**DOCUMENT EXTRACT**.

.....

Deaner, that's the thing about the streams I fish, the flow is pretty fast. That means the trouthave to decide in an instant, food or not. I have fished slower moving streams and watched trout "punk" flies, and there's nothing in fly fishing more frustrating, to me. I've watched trout drift right under my fly for several feet, then drop back to the bottom. In the faster water, trout don't have that much time to decide, and a lot of times (especially with the smaller fish) I will get strikes from fish 2 or 3 times before finally hooking them, and strikes are not subtle at all, they're usually violent!


----------



## bman (Apr 20, 2009)

Very interesting/useful thread guys! You guys got me thinking about color/tone - especially on clearer and slower moving water. Of note, the CF under the Pleasant Hill dam was faster water + dirtier than the GR area I fished the day before. Those two GR fish I caught would come right up to my midge emerger fly and look but not take it. Both locations had tiny tan mayflies hatching all over the place. Maybe they hit the #14 adams at the dam since it was dirtier and I was fishing faster runs = more of a reaction/opportunity strike for the fish?

.....

(Scene-based spatial questions)
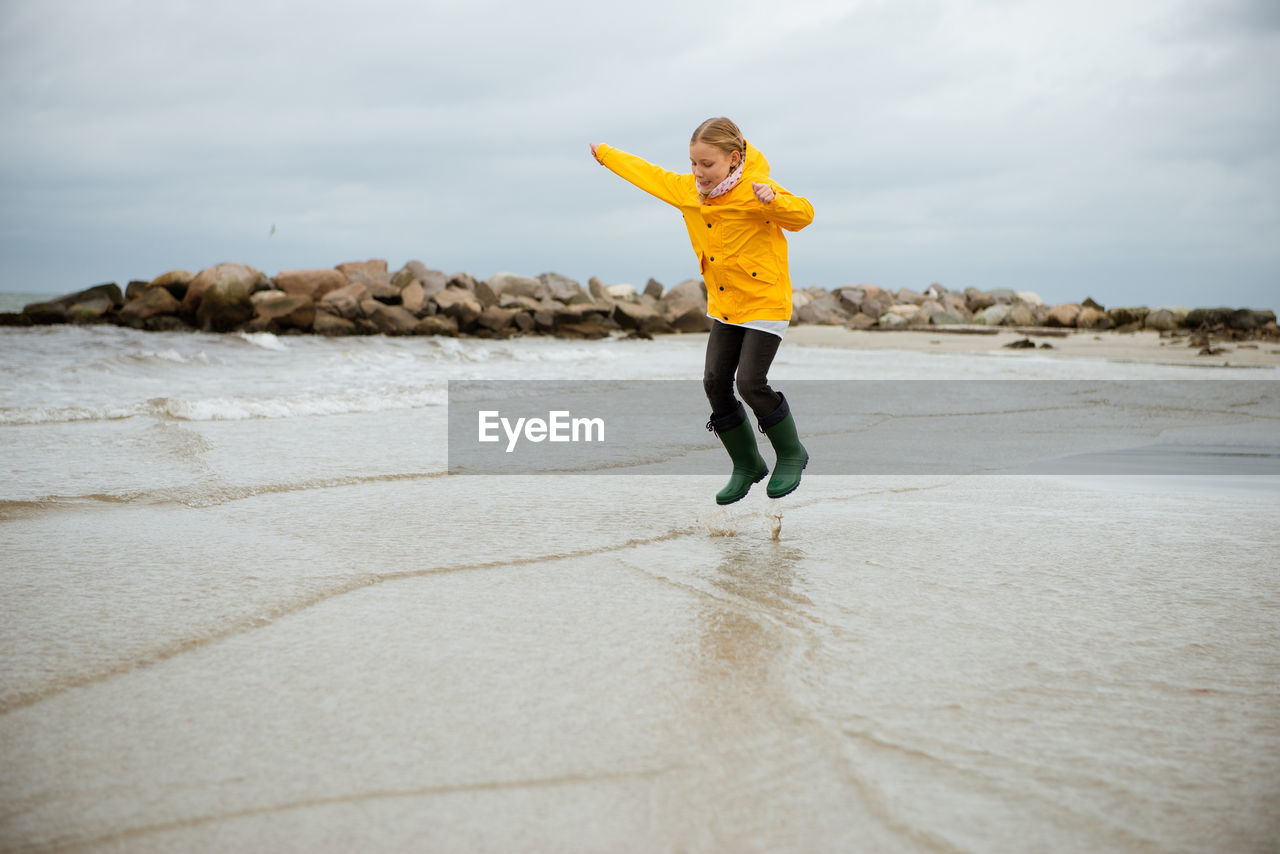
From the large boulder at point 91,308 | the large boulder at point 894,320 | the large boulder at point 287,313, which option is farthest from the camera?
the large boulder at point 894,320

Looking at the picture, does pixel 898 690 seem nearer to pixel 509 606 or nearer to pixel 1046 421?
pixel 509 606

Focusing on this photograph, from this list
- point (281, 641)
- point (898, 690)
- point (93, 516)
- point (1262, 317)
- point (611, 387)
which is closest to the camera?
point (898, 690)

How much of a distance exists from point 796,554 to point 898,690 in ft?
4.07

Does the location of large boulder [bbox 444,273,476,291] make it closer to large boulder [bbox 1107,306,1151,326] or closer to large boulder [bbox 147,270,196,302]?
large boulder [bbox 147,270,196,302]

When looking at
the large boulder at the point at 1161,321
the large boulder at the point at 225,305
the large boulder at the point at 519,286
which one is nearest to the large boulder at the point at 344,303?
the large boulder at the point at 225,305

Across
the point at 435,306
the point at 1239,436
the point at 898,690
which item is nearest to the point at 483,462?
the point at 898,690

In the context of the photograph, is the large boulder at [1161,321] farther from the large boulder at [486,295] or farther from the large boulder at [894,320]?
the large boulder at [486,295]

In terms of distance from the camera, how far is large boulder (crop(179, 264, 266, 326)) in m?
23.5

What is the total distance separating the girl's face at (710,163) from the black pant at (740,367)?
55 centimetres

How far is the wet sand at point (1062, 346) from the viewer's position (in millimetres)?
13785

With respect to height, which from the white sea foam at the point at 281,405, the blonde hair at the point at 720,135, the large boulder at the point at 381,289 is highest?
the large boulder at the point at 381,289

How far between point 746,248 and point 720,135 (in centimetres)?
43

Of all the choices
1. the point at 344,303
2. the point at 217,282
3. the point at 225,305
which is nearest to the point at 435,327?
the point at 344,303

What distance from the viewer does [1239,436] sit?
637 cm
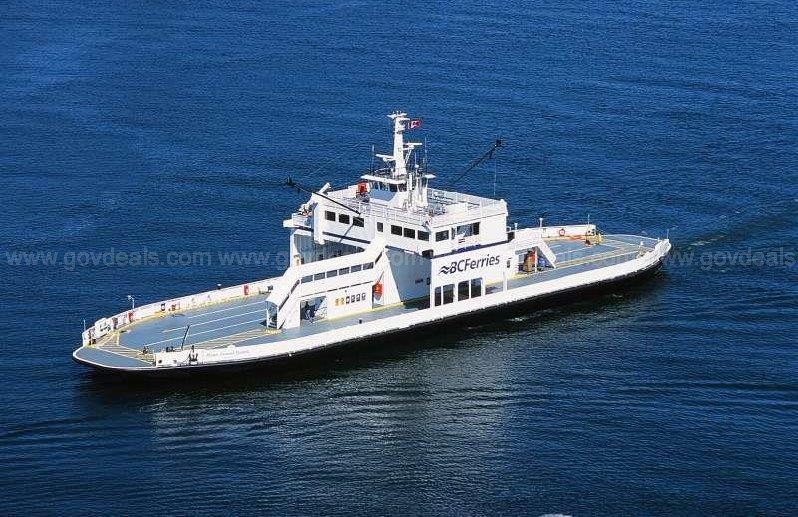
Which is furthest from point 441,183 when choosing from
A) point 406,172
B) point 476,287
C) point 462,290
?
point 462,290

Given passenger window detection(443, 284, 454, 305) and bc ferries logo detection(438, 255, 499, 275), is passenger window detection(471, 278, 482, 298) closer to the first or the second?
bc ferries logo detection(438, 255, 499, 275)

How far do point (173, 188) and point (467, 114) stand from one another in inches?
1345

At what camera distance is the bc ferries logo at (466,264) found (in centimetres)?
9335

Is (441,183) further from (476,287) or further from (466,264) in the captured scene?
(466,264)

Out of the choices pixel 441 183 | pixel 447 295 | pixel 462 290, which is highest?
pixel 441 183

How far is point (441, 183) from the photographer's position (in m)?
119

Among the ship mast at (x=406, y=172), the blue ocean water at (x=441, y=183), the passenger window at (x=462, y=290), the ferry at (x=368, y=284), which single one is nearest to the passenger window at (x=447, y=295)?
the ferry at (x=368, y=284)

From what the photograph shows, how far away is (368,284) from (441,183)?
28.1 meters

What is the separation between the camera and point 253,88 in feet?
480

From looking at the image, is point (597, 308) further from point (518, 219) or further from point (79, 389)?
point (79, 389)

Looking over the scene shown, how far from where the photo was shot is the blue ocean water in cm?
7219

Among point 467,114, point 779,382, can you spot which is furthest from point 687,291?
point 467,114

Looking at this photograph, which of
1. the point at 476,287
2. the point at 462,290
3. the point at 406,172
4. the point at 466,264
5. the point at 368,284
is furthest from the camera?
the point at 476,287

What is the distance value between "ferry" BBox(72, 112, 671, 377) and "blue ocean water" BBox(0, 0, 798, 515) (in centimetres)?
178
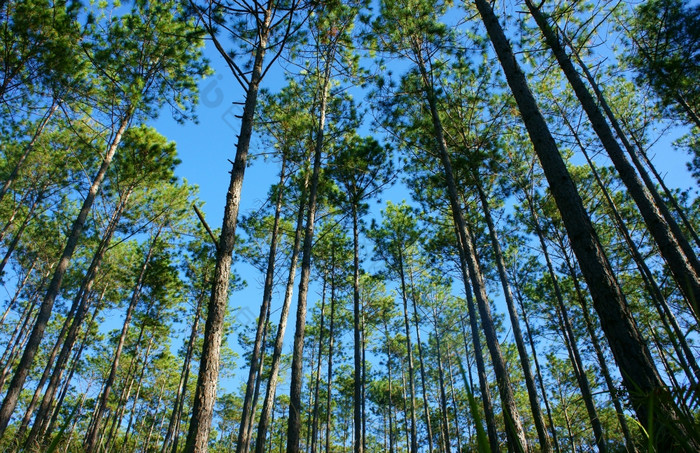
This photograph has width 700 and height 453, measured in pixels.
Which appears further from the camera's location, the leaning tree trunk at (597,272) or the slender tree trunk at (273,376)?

.....

**TASKS TO PERFORM**.
a – Reproduce the fly fishing thread between "Deaner, that's the" and "(Apr 20, 2009)", inclusive.
b – According to the fly fishing thread, what was hatching at both locations bman fished?
c – Summarize the fly fishing thread in two sentences.

**ANSWERS BELOW**.
a –
Deaner, that's the thing about the streams I fish, the flow is pretty fast. That means the trouthave to decide in an instant, food or not. I have fished slower moving streams and watched trout "punk" flies, and there's nothing in fly fishing more frustrating, to me. I've watched trout drift right under my fly for several feet, then drop back to the bottom. In the faster water, trout don't have that much time to decide, and a lot of times (especially with the smaller fish) I will get strikes from fish 2 or 3 times before finally hooking them, and strikes are not subtle at all, they're usually violent!


----------



## bman (Apr 20, 2009)

b – Tiny tan mayflies.

c – One poster says that in fast streams trout must decide in an instant, so strikes come often and violently, while in slower streams trout may drift under a fly and then drop back without taking it. bman reports that two fish in the GR area came up to a midge emerger fly and looked without taking it, and wonders whether fish below the Pleasant Hill dam hit a #14 Adams because the water there was faster and dirtier, making for more of a reaction strike.